Selon les mêmes sources, les créanciers non garantis, parmi lesquels Air Arabia PJSC et un fonds de pension koweïtien, deviendraient à cet effet actionnaires de la nouvelle société au moyen d’un échange de créances en actions, ajoutant que la direction d’Abraaj ne participerait pas à la nouvelle entreprise, selon la proposition.

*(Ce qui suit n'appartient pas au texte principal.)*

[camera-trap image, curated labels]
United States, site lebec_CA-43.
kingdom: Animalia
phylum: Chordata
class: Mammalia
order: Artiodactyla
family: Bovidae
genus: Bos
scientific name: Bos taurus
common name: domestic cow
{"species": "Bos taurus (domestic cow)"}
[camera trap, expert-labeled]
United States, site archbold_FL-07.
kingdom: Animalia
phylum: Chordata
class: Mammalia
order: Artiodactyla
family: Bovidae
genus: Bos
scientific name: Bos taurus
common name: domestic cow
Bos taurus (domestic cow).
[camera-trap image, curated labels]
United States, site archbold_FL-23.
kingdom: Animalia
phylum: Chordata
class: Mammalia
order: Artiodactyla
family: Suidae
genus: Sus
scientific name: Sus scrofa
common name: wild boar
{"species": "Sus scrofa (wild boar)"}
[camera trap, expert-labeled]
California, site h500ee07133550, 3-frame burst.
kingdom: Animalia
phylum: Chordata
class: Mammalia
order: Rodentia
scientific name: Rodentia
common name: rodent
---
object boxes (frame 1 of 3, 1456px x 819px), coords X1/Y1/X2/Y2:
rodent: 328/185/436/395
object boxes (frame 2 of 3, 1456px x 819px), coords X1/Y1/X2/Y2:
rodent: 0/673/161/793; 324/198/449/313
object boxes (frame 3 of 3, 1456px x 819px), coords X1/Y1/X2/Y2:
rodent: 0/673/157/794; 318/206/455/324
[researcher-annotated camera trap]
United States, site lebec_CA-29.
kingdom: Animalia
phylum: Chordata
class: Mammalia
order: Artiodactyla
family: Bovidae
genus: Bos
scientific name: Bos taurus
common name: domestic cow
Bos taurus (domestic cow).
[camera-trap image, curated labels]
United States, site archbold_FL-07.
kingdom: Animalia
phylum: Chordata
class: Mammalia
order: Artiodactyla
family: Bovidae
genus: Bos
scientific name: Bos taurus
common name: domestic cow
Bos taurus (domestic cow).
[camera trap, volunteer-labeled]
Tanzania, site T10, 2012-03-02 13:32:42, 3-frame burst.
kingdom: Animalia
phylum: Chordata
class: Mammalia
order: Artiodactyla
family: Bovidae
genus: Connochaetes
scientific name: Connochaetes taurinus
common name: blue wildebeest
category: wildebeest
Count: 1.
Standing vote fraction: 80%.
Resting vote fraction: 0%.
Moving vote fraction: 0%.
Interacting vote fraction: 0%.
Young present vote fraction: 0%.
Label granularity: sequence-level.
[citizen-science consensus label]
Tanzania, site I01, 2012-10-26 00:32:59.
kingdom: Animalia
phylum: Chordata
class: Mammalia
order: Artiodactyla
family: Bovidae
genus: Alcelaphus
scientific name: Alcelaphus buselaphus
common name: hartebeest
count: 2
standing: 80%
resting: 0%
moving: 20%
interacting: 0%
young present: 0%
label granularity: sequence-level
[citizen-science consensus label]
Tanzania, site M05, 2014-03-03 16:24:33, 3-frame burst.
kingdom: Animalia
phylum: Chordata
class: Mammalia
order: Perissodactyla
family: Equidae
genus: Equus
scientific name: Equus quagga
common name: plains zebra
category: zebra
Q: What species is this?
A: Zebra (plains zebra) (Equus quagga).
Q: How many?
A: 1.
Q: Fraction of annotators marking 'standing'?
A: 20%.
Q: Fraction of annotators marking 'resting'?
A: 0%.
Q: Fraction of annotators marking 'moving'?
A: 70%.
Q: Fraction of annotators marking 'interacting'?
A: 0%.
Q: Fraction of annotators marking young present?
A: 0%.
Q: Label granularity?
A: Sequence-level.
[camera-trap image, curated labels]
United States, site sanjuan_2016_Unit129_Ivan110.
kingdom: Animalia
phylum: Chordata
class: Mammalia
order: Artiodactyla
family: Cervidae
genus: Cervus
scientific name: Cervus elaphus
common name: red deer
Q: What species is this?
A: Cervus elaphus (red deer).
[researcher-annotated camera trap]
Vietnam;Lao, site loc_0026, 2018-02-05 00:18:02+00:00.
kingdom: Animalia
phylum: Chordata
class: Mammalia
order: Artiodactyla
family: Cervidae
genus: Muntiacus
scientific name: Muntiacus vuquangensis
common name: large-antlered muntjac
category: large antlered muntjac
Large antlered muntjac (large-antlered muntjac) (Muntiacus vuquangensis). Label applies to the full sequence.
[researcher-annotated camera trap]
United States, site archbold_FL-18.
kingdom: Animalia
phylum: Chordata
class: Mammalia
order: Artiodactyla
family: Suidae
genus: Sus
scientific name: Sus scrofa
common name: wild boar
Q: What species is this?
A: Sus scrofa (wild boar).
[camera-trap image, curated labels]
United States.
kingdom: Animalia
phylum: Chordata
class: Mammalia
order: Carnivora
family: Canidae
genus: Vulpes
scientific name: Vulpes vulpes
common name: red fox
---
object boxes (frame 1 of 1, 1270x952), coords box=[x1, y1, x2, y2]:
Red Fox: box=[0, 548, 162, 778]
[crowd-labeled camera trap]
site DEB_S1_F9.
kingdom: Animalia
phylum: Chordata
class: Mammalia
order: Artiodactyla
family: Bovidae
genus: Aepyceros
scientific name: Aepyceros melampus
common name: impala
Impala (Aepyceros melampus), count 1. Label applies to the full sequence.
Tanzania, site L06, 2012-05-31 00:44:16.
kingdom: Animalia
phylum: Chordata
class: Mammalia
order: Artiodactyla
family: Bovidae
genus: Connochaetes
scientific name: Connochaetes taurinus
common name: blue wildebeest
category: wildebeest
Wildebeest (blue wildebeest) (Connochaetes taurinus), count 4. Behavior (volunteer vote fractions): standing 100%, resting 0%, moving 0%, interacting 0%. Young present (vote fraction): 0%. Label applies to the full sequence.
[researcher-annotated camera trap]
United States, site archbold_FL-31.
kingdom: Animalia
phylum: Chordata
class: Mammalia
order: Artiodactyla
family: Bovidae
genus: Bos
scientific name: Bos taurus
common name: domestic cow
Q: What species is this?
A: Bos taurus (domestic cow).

Jusqu’à une date récente, Abraaj était le plus grand fonds de capital-investissement du Moyen-Orient et l’un des investisseurs les plus influents sur les marchés émergents du monde, avec des investissements en Afrique, en Asie, en Amérique latine et en Turquie. Il a été forcé à la liquidation après qu’un groupe d’investisseurs, dont la Fondation Bill & Melinda Gates, eut commandé un audit pour enquêter sur des soupçons de « mauvaise gestion » de l’argent dans son fonds de santé.

Un trader flamboyant

Ainsi, six anciens dirigeants d’Abraaj ont été inculpés par des procureurs américains pour « fraude et complot ». Le patron du groupe Arif Naqvi a été libéré le mois dernier à Londres, près d’un mois après avoir obtenu une mise en liberté sous caution record de 15 millions de livres (19 millions de dollars).

Doté d’un CV flamboyant et d’une ambition à toute épreuve, Bouhara a de quoi impressionner. Titulaire d’une maîtrise en économie de HEC Genève en Suisse, il a été nommé en juillet 2011 au poste de CEO, Global Emerging Markets pour UBS, à New York. En mars 2011, il a été promu co-responsable des valeurs mobilières en plus de son rôle dans l’équité. De septembre 2010 à juillet 2011, il travaille pour le compte de UBS au poste de directeur général du groupe et co-responsable des actions mondiales à New York, tout en étant membre du comité exécutif d’UBS Investment Bank.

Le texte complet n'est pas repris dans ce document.